** begin Text extract **

For Swift, stepping out of an adolescent mindset and into a mature relationship has meant stepping out of the limelight—just a bit. Whatever changes she’s made within, it shows, because pre-2016 she was still bogged down in songs about her exes and insult wars with fellow stars.

Today, she finds herself in a drama-free, mutually supportive, low profile relationship. She has also accepted responsibility for her overexposed tabloid dramas, pointing out that in the past, if she didn’t wish a friend happy birthday on Instagram, there would be automatic reports of broken friendships, even if they had celebrated together.

Because we didn’t post about it, it didn’t happen – and I realized I had done that. I created an expectation that everything in my life that happened, people would see.


Taylor Swift in The Guardian

Taylor went from petty to maturity

It’s not as though Taylor has stopped integrating her relationships into her music and lyrics—it’s just that her relationship to relationships has evolved, and by extension, so has her music. Her album Lover, released in 2019, is very much about Alwyn.

Taylor likens its writing to feeling like “I could take a full deep breath again.” In the track “London Boy,” she lists their favourite hangouts around the city and describes her new appreciation of watching rugby matches with him and his friends. In “Afterglow,” she asks him to forgive her anxious tendencies to jump to conclusions and assume the worst. In “Daylight,” the album’s final song, she includes a spoken word part at the end, saying, “I want to be defined by the things that I love. Not the things that I hate, not the things I’m afraid of, the things that haunt me in the middle of the night.” 

Muse though Alwyn may be for her latest love songs, their relationship is one of the only things she won’t discuss publicly these days. “I’ve learned that if I do, people think it’s up for discussion, and our relationship isn’t up for discussion,” she says.

That’s where the boundary is, and that’s where my life has become manageable. I really want to keep it feeling manageable.

Taking a few steps away from her showy past toward a more subtle future, she says, “I know the difference between making art and living your life like a reality star…even if it’s hard for other people to grasp, my definition is really clear.” 

Although some fans have worried that some of the breakup songs on her most recent album, Folklore, released in July, are about Alwyn, Swift has described how her latest songs are a combination of real life and made up characters.

For Elle, she writes, “There’s a common misconception that artists have to be miserable in order to make good art, that art and suffering go hand in hand. I’m really grateful to have learned this isn’t true. Finding happiness and inspiration at the same time has been really cool.”

Fun fact: Alwyn is actually suspected to have co-written a couple of songs under the pseudonym William Bowery. Sounds like suitable a partner in crime to me! We can all shirk old habits and learn to be happy without the need for constant public appraisal and approval: Taylor Swift is a living example.

** end Text extract **
** begin Extracted entries **

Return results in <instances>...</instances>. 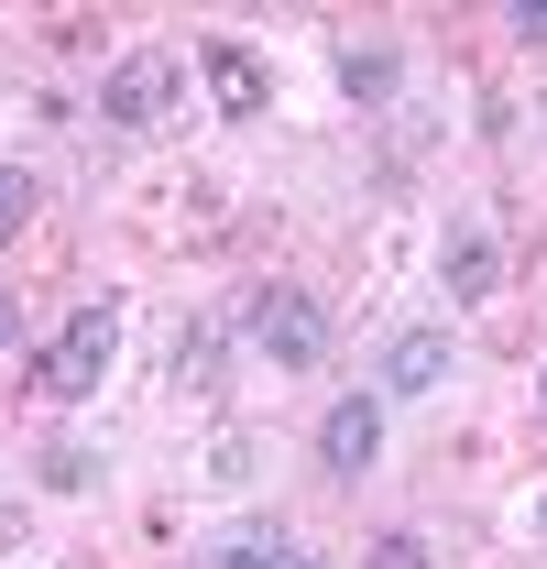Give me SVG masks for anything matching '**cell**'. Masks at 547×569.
Segmentation results:
<instances>
[{
    "label": "cell",
    "mask_w": 547,
    "mask_h": 569,
    "mask_svg": "<svg viewBox=\"0 0 547 569\" xmlns=\"http://www.w3.org/2000/svg\"><path fill=\"white\" fill-rule=\"evenodd\" d=\"M241 340L274 361V372H318L329 361V307L307 284H252L241 296Z\"/></svg>",
    "instance_id": "cell-1"
},
{
    "label": "cell",
    "mask_w": 547,
    "mask_h": 569,
    "mask_svg": "<svg viewBox=\"0 0 547 569\" xmlns=\"http://www.w3.org/2000/svg\"><path fill=\"white\" fill-rule=\"evenodd\" d=\"M110 351H121V307H110V296L67 307V329H56V340H44V361H33V395L88 406V395H99V372H110Z\"/></svg>",
    "instance_id": "cell-2"
},
{
    "label": "cell",
    "mask_w": 547,
    "mask_h": 569,
    "mask_svg": "<svg viewBox=\"0 0 547 569\" xmlns=\"http://www.w3.org/2000/svg\"><path fill=\"white\" fill-rule=\"evenodd\" d=\"M176 88H187V44H132L121 67L99 77V121H110V132H153Z\"/></svg>",
    "instance_id": "cell-3"
},
{
    "label": "cell",
    "mask_w": 547,
    "mask_h": 569,
    "mask_svg": "<svg viewBox=\"0 0 547 569\" xmlns=\"http://www.w3.org/2000/svg\"><path fill=\"white\" fill-rule=\"evenodd\" d=\"M318 460H329V482H361L384 460V395H340L318 417Z\"/></svg>",
    "instance_id": "cell-4"
},
{
    "label": "cell",
    "mask_w": 547,
    "mask_h": 569,
    "mask_svg": "<svg viewBox=\"0 0 547 569\" xmlns=\"http://www.w3.org/2000/svg\"><path fill=\"white\" fill-rule=\"evenodd\" d=\"M438 284H449V307H481L493 284H504V241H493V219H449V241H438Z\"/></svg>",
    "instance_id": "cell-5"
},
{
    "label": "cell",
    "mask_w": 547,
    "mask_h": 569,
    "mask_svg": "<svg viewBox=\"0 0 547 569\" xmlns=\"http://www.w3.org/2000/svg\"><path fill=\"white\" fill-rule=\"evenodd\" d=\"M198 67H208V88H219V121H252V110L274 99V88H263V56H252V44H230V33H208Z\"/></svg>",
    "instance_id": "cell-6"
},
{
    "label": "cell",
    "mask_w": 547,
    "mask_h": 569,
    "mask_svg": "<svg viewBox=\"0 0 547 569\" xmlns=\"http://www.w3.org/2000/svg\"><path fill=\"white\" fill-rule=\"evenodd\" d=\"M438 383H449V318H427L384 351V395H438Z\"/></svg>",
    "instance_id": "cell-7"
},
{
    "label": "cell",
    "mask_w": 547,
    "mask_h": 569,
    "mask_svg": "<svg viewBox=\"0 0 547 569\" xmlns=\"http://www.w3.org/2000/svg\"><path fill=\"white\" fill-rule=\"evenodd\" d=\"M219 372H230V329L198 318V329L176 340V395H219Z\"/></svg>",
    "instance_id": "cell-8"
},
{
    "label": "cell",
    "mask_w": 547,
    "mask_h": 569,
    "mask_svg": "<svg viewBox=\"0 0 547 569\" xmlns=\"http://www.w3.org/2000/svg\"><path fill=\"white\" fill-rule=\"evenodd\" d=\"M395 77H406V56H395L384 33H361V44H340V88H350V99H395Z\"/></svg>",
    "instance_id": "cell-9"
},
{
    "label": "cell",
    "mask_w": 547,
    "mask_h": 569,
    "mask_svg": "<svg viewBox=\"0 0 547 569\" xmlns=\"http://www.w3.org/2000/svg\"><path fill=\"white\" fill-rule=\"evenodd\" d=\"M22 230H33V176H22V164H0V252H11Z\"/></svg>",
    "instance_id": "cell-10"
},
{
    "label": "cell",
    "mask_w": 547,
    "mask_h": 569,
    "mask_svg": "<svg viewBox=\"0 0 547 569\" xmlns=\"http://www.w3.org/2000/svg\"><path fill=\"white\" fill-rule=\"evenodd\" d=\"M219 569H307L285 537H241V548H219Z\"/></svg>",
    "instance_id": "cell-11"
},
{
    "label": "cell",
    "mask_w": 547,
    "mask_h": 569,
    "mask_svg": "<svg viewBox=\"0 0 547 569\" xmlns=\"http://www.w3.org/2000/svg\"><path fill=\"white\" fill-rule=\"evenodd\" d=\"M44 482H56V493H88V482H99V460L67 438V449H44Z\"/></svg>",
    "instance_id": "cell-12"
},
{
    "label": "cell",
    "mask_w": 547,
    "mask_h": 569,
    "mask_svg": "<svg viewBox=\"0 0 547 569\" xmlns=\"http://www.w3.org/2000/svg\"><path fill=\"white\" fill-rule=\"evenodd\" d=\"M372 569H427V548H416V537H384V548H372Z\"/></svg>",
    "instance_id": "cell-13"
},
{
    "label": "cell",
    "mask_w": 547,
    "mask_h": 569,
    "mask_svg": "<svg viewBox=\"0 0 547 569\" xmlns=\"http://www.w3.org/2000/svg\"><path fill=\"white\" fill-rule=\"evenodd\" d=\"M515 33H526V44H537V56H547V11H537V0H526V11H515Z\"/></svg>",
    "instance_id": "cell-14"
},
{
    "label": "cell",
    "mask_w": 547,
    "mask_h": 569,
    "mask_svg": "<svg viewBox=\"0 0 547 569\" xmlns=\"http://www.w3.org/2000/svg\"><path fill=\"white\" fill-rule=\"evenodd\" d=\"M11 340H22V307H11V296H0V351H11Z\"/></svg>",
    "instance_id": "cell-15"
},
{
    "label": "cell",
    "mask_w": 547,
    "mask_h": 569,
    "mask_svg": "<svg viewBox=\"0 0 547 569\" xmlns=\"http://www.w3.org/2000/svg\"><path fill=\"white\" fill-rule=\"evenodd\" d=\"M11 537H22V515H11V503H0V548H11Z\"/></svg>",
    "instance_id": "cell-16"
},
{
    "label": "cell",
    "mask_w": 547,
    "mask_h": 569,
    "mask_svg": "<svg viewBox=\"0 0 547 569\" xmlns=\"http://www.w3.org/2000/svg\"><path fill=\"white\" fill-rule=\"evenodd\" d=\"M526 526H537V548H547V503H537V515H526Z\"/></svg>",
    "instance_id": "cell-17"
},
{
    "label": "cell",
    "mask_w": 547,
    "mask_h": 569,
    "mask_svg": "<svg viewBox=\"0 0 547 569\" xmlns=\"http://www.w3.org/2000/svg\"><path fill=\"white\" fill-rule=\"evenodd\" d=\"M537 417H547V372H537Z\"/></svg>",
    "instance_id": "cell-18"
}]
</instances>
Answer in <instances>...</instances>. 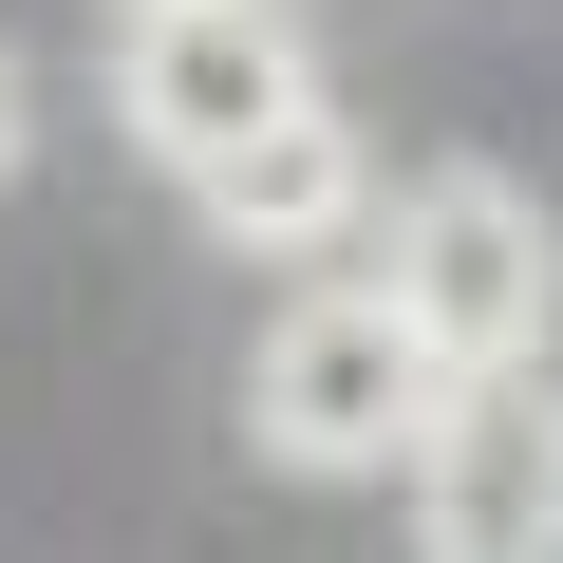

** end Extracted entries **

**Task to complete**
Write out everything in the Taylor Swift text from "For Swift, stepping" down to "people would see.". The records have no connection to the Taylor Swift text.

**Solution to the problem**
For Swift, stepping out of an adolescent mindset and into a mature relationship has meant stepping out of the limelight—just a bit. Whatever changes she’s made within, it shows, because pre-2016 she was still bogged down in songs about her exes and insult wars with fellow stars.

Today, she finds herself in a drama-free, mutually supportive, low profile relationship. She has also accepted responsibility for her overexposed tabloid dramas, pointing out that in the past, if she didn’t wish a friend happy birthday on Instagram, there would be automatic reports of broken friendships, even if they had celebrated together.

Because we didn’t post about it, it didn’t happen – and I realized I had done that. I created an expectation that everything in my life that happened, people would see.